## START PROVIDED TEXT

The result is often chaos within collaboration. Frustrated questions like “What does this column name actually mean?” and “Why are the sales numbers on the dashboard wrong again?” bring speedy teams to a crawl when they need to use data.
These questions aren’t anything new. After all, Gartner has published its Magic Quadrant for Metadata Management Solutions for over 5 years now.
But there’s still no good solution. Most data catalogs are little more than band-aid solutions from the Hadoop era, rather than keeping in step with the innovation and advances behind today’s modern data stack.
The past and future of metadata management
Just like data, how we think about and work with metadata has steadily evolved over the past three decades. It can be broadly broken down into three stages of evolution: Data Catalog 1.0, Data Catalog 2.0, and Data Catalog 3.0.
Data Catalog 1.0: Metadata management for IT teams
Time: 1990s and 2000s
Products: Informatica, Talend
Metadata has technically been around since ancient times — e.g. descriptive tags attached to each scroll in the Library of Alexandria. However, the modern idea of metadata dates back to the late 1900s.

## END PROVIDED TEXT
## START ROWS

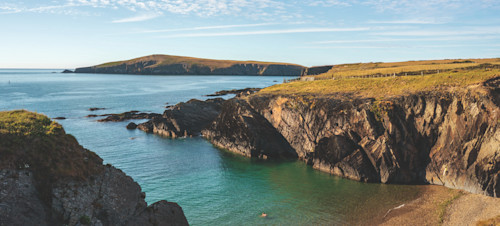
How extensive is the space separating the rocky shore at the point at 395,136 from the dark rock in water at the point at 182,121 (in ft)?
78.2

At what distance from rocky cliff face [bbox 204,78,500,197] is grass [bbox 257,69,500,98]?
321cm

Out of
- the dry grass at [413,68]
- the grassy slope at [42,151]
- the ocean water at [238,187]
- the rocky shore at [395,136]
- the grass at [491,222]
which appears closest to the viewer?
the grassy slope at [42,151]

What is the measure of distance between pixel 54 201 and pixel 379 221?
3211 centimetres

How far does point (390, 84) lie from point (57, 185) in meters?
55.7

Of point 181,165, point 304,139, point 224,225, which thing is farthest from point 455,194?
point 181,165

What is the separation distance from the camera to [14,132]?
23.1m

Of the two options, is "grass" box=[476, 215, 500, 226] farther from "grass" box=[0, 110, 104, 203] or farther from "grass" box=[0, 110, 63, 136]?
"grass" box=[0, 110, 63, 136]

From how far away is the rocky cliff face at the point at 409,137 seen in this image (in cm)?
4206

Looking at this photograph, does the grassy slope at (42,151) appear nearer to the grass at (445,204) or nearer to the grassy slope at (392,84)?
the grass at (445,204)

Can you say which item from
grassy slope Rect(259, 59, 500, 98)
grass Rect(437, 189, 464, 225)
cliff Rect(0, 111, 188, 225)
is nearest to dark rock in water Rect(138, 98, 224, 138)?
grassy slope Rect(259, 59, 500, 98)

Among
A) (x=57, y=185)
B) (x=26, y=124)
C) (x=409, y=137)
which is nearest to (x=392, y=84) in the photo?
(x=409, y=137)

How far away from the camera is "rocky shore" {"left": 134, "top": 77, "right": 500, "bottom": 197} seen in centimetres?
4231

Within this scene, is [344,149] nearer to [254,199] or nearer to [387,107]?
[387,107]

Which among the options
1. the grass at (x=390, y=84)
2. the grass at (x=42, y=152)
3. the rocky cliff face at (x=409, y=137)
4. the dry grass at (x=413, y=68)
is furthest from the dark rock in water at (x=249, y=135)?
the grass at (x=42, y=152)
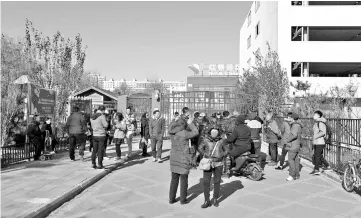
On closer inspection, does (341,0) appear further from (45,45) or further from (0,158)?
(0,158)

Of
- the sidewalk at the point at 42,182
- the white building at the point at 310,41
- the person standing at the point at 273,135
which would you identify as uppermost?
the white building at the point at 310,41

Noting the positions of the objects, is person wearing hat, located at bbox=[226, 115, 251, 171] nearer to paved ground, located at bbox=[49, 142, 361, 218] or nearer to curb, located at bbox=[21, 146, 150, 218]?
paved ground, located at bbox=[49, 142, 361, 218]

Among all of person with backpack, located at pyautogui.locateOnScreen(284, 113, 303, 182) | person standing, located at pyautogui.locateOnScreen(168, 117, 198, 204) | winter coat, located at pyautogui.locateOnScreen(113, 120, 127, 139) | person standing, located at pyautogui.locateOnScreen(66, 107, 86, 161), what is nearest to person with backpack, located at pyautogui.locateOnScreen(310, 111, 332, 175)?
person with backpack, located at pyautogui.locateOnScreen(284, 113, 303, 182)

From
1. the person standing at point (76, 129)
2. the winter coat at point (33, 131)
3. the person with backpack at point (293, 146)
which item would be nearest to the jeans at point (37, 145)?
the winter coat at point (33, 131)

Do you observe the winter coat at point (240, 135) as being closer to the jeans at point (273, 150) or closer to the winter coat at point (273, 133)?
the winter coat at point (273, 133)

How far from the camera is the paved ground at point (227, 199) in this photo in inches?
229

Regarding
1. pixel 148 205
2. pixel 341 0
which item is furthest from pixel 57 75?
pixel 341 0

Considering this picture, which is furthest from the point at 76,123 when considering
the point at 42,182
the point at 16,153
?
the point at 42,182

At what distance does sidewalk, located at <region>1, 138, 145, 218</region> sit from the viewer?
5725 mm

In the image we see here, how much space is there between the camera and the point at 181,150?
6.11 m

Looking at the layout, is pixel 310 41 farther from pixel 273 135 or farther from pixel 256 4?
pixel 273 135

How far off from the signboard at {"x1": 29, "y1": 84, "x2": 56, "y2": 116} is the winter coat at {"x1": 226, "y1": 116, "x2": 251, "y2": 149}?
674cm

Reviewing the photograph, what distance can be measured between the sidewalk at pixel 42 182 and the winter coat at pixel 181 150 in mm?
2457

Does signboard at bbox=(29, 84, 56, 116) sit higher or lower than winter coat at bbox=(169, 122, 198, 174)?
higher
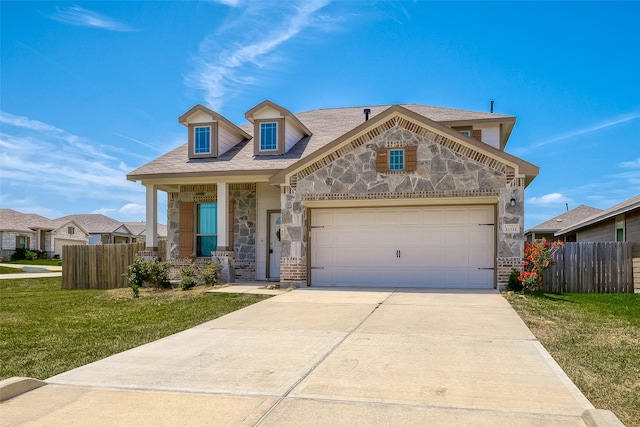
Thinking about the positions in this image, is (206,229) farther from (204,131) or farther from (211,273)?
(204,131)

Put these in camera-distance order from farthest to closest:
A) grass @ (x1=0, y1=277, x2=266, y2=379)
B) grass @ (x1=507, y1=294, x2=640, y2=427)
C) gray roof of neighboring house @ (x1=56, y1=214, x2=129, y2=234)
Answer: gray roof of neighboring house @ (x1=56, y1=214, x2=129, y2=234) → grass @ (x1=0, y1=277, x2=266, y2=379) → grass @ (x1=507, y1=294, x2=640, y2=427)

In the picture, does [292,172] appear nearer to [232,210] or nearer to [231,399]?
[232,210]

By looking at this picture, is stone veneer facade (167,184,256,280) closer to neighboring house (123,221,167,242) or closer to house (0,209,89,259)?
house (0,209,89,259)

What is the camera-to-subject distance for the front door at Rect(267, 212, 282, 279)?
17.8 m

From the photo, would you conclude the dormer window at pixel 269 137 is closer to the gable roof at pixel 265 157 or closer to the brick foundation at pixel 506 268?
the gable roof at pixel 265 157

## END ROWS

→ INSTRUCTIONS
**A.** Check each statement against the metadata management text and answer yes or no, quoting the words that decide it: (i) Gartner has published its Magic Quadrant for Metadata Management Solutions for over 5 years. (ii) The text places Data Catalog 1.0 in the 1990s and 2000s. (iii) The modern idea of metadata dates back to the early 1900s.
**B.** List every stage in the evolution of metadata management that the metadata management text names.
**C.** Reproduce the metadata management text word for word, from "But there’s still" up to and including "the late 1900s.".

→ RESULTS IN ORDER
**A.**
(i) Yes: "Gartner has published its Magic Quadrant for Metadata Management Solutions for over 5 years now."
(ii) Yes: "Time: 1990s and 2000s"
(iii) No: "the modern idea of metadata dates back to the late 1900s."

**B.**
Data Catalog 1.0
Data Catalog 2.0
Data Catalog 3.0

**C.**
But there’s still no good solution. Most data catalogs are little more than band-aid solutions from the Hadoop era, rather than keeping in step with the innovation and advances behind today’s modern data stack.
The past and future of metadata management
Just like data, how we think about and work with metadata has steadily evolved over the past three decades. It can be broadly broken down into three stages of evolution: Data Catalog 1.0, Data Catalog 2.0, and Data Catalog 3.0.
Data Catalog 1.0: Metadata management for IT teams
Time: 1990s and 2000s
Products: Informatica, Talend
Metadata has technically been around since ancient times — e.g. descriptive tags attached to each scroll in the Library of Alexandria. However, the modern idea of metadata dates back to the late 1900s.